The Bolsheviks toppled the Russian Empire in 1917. My father fled to California six years later to become an American citizen. Why America? Because he sensed that Americans believed not only in “life, liberty and the pursuit of happiness” but also in due process and in the law itself. ‘There is no czar or emperor in America,’ he thought.
He worked in San Francisco as a short order cook and a car salesman. He returned to Harbin in 1928 to court the girl he had remembered ever since she was 8, my mother. In 1940, when they no longer felt safe in Harbin, they made the 1,500-mile railway journey to Shanghai, the only place in the region that admitted Jews at the time. They married, and I was born months before Japan occupied Shanghai and attacked Pearl Harbor on December 7, 1941.
Being a U.S. citizen, my father was forcibly taken from our small apartment and confined in a notorious Japanese prison camp in Pootung, Shanghai, in 1943. Watching in tears and confusion as the Japanese police hauled my father away to the dilapidated tobacco factory that Japan had turned into a “Civil Assembly Center,” I absorbed an almost instinctive distrust of unbridled power, power to break up families and snuff out freedom.
My father survived more than two years in the unspeakable conditions of that prison camp.
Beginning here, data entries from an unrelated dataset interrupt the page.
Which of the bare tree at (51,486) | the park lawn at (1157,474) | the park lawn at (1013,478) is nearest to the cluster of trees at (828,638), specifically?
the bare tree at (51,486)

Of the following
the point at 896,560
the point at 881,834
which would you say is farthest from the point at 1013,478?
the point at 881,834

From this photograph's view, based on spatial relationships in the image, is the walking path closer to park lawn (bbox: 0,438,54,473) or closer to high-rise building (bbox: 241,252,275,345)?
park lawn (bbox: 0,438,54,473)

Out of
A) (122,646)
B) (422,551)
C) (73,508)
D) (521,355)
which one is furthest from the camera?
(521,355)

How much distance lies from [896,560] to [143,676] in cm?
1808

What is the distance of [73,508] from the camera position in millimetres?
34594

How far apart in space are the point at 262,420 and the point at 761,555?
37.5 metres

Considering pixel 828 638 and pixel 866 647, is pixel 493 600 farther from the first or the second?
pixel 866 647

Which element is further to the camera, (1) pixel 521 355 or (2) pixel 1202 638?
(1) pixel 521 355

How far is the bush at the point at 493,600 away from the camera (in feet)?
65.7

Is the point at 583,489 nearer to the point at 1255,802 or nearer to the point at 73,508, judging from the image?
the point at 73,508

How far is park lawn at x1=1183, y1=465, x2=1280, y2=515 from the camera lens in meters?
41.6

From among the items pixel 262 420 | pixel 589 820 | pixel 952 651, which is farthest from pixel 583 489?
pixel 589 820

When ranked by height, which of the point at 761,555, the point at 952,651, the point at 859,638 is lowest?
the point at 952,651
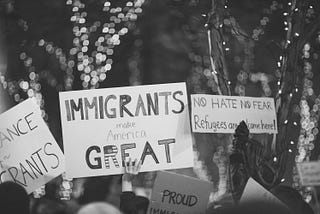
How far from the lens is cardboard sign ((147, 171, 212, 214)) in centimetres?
297

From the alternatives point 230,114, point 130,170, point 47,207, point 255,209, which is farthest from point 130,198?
point 255,209

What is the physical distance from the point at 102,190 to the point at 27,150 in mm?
538

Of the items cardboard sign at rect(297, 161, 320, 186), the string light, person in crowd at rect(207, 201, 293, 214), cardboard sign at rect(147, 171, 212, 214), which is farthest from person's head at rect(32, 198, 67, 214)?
person in crowd at rect(207, 201, 293, 214)

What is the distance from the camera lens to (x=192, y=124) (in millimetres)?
3104

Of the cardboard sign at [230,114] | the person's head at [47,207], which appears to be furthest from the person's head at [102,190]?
the cardboard sign at [230,114]

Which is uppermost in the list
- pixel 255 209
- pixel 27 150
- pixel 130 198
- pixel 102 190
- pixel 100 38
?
pixel 100 38

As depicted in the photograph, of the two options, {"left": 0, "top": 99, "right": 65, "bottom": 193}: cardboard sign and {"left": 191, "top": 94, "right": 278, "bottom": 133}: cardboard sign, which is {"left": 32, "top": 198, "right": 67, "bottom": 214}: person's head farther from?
{"left": 191, "top": 94, "right": 278, "bottom": 133}: cardboard sign

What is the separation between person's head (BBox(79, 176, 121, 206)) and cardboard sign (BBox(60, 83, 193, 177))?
347 millimetres

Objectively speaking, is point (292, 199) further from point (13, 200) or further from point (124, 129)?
point (13, 200)

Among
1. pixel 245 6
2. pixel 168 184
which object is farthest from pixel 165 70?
pixel 168 184

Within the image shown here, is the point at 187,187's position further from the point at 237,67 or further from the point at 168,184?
the point at 237,67

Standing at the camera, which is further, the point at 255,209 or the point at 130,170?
the point at 130,170

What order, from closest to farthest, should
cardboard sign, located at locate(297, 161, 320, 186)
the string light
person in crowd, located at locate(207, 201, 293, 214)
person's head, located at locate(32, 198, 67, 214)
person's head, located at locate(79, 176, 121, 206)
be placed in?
1. person in crowd, located at locate(207, 201, 293, 214)
2. person's head, located at locate(32, 198, 67, 214)
3. cardboard sign, located at locate(297, 161, 320, 186)
4. person's head, located at locate(79, 176, 121, 206)
5. the string light

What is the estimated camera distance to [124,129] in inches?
121
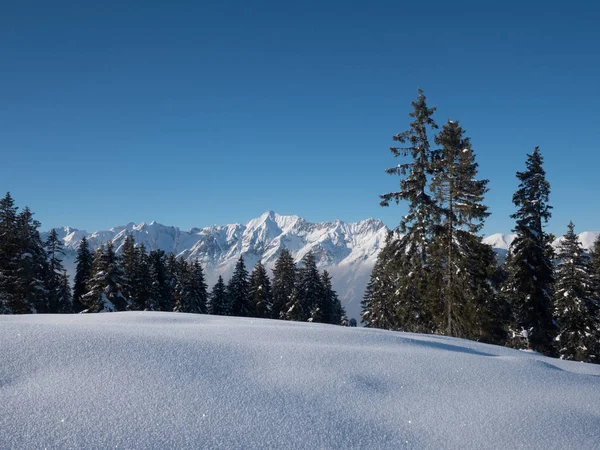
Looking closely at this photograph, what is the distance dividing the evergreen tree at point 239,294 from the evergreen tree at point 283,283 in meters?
4.07

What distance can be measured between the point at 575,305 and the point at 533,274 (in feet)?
9.96

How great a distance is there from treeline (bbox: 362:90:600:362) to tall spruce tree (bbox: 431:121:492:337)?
0.05 metres

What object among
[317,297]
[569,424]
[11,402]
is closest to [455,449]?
[569,424]

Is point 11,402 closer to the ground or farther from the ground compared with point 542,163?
closer to the ground

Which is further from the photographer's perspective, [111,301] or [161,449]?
[111,301]

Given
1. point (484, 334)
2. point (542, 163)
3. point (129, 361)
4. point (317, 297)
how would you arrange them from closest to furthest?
point (129, 361), point (484, 334), point (542, 163), point (317, 297)

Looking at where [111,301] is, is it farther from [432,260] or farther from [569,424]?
[569,424]

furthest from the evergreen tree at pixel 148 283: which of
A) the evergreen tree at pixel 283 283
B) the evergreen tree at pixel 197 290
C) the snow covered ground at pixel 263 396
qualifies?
the snow covered ground at pixel 263 396

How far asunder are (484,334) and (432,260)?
4.58 meters

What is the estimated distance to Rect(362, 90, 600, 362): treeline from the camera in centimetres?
1909

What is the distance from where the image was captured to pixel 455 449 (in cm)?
328

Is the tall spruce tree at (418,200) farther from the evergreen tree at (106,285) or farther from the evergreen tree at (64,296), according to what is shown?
the evergreen tree at (64,296)

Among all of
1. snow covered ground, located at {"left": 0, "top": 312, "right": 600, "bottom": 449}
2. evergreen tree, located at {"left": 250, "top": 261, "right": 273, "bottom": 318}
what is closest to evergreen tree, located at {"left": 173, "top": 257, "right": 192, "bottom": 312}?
evergreen tree, located at {"left": 250, "top": 261, "right": 273, "bottom": 318}

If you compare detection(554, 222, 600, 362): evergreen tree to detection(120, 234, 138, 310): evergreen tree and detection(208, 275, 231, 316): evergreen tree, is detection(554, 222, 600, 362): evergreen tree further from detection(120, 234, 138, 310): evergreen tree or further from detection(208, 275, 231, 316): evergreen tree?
detection(120, 234, 138, 310): evergreen tree
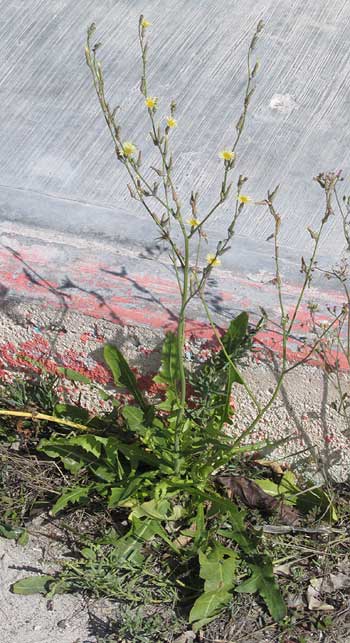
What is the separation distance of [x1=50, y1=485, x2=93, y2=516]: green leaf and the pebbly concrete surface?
22.5 inches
In 1945, as World War II ended and the camp was liberated by U.S. military, he secured passage in the hold of a decommissioned American troop ship and brought his growing family—my mother, me, and my infant brother—to San Francisco, where my brother and I soon became naturalized American citizens. We later became the first in our extended family to attend college.
When my father died on the fortieth anniversary of his marriage to my mother, she gave me an American flag that held a special place in her life with my father. Here is the story of that flag.
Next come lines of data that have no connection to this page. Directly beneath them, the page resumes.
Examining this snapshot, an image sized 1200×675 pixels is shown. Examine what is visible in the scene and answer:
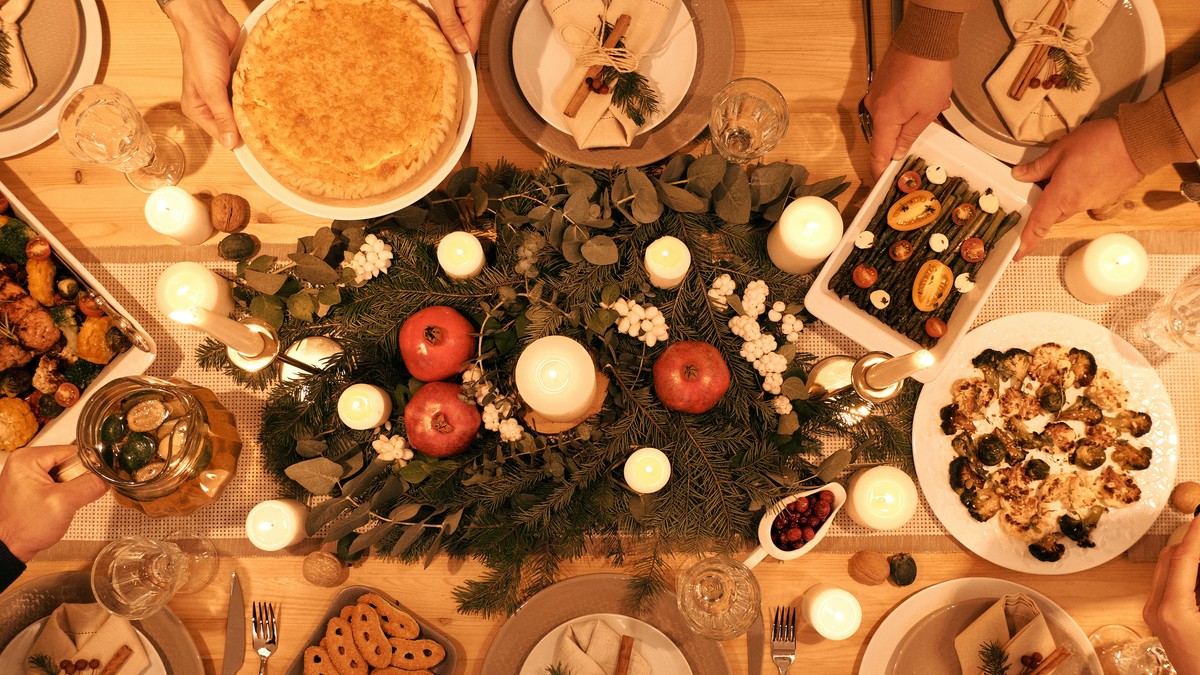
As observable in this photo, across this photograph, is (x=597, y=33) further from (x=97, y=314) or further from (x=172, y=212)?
(x=97, y=314)

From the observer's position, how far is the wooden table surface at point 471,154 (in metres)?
1.11

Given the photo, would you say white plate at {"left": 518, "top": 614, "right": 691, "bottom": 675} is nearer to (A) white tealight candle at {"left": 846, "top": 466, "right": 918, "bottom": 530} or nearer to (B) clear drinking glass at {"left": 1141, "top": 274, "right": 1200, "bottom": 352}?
(A) white tealight candle at {"left": 846, "top": 466, "right": 918, "bottom": 530}

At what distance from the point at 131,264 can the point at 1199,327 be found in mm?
1749

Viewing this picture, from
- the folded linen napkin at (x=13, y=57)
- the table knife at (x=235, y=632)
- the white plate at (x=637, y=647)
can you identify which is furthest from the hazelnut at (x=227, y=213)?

It was a present she secretly gave him when he was jailed. My father needed hope to survive that harrowing prison camp. And my mother knew that the American flag, the symbol of the country that had welcomed him, a stateless Jew, to citizenship years earlier, would supply that hope. After all, he was right to have gone to America: To him, and to my mother, the America that had gone to war against the fascist, antisemitic nations of Germany and Italy and their imperial ally Japan stood for principles of freedom and fairness.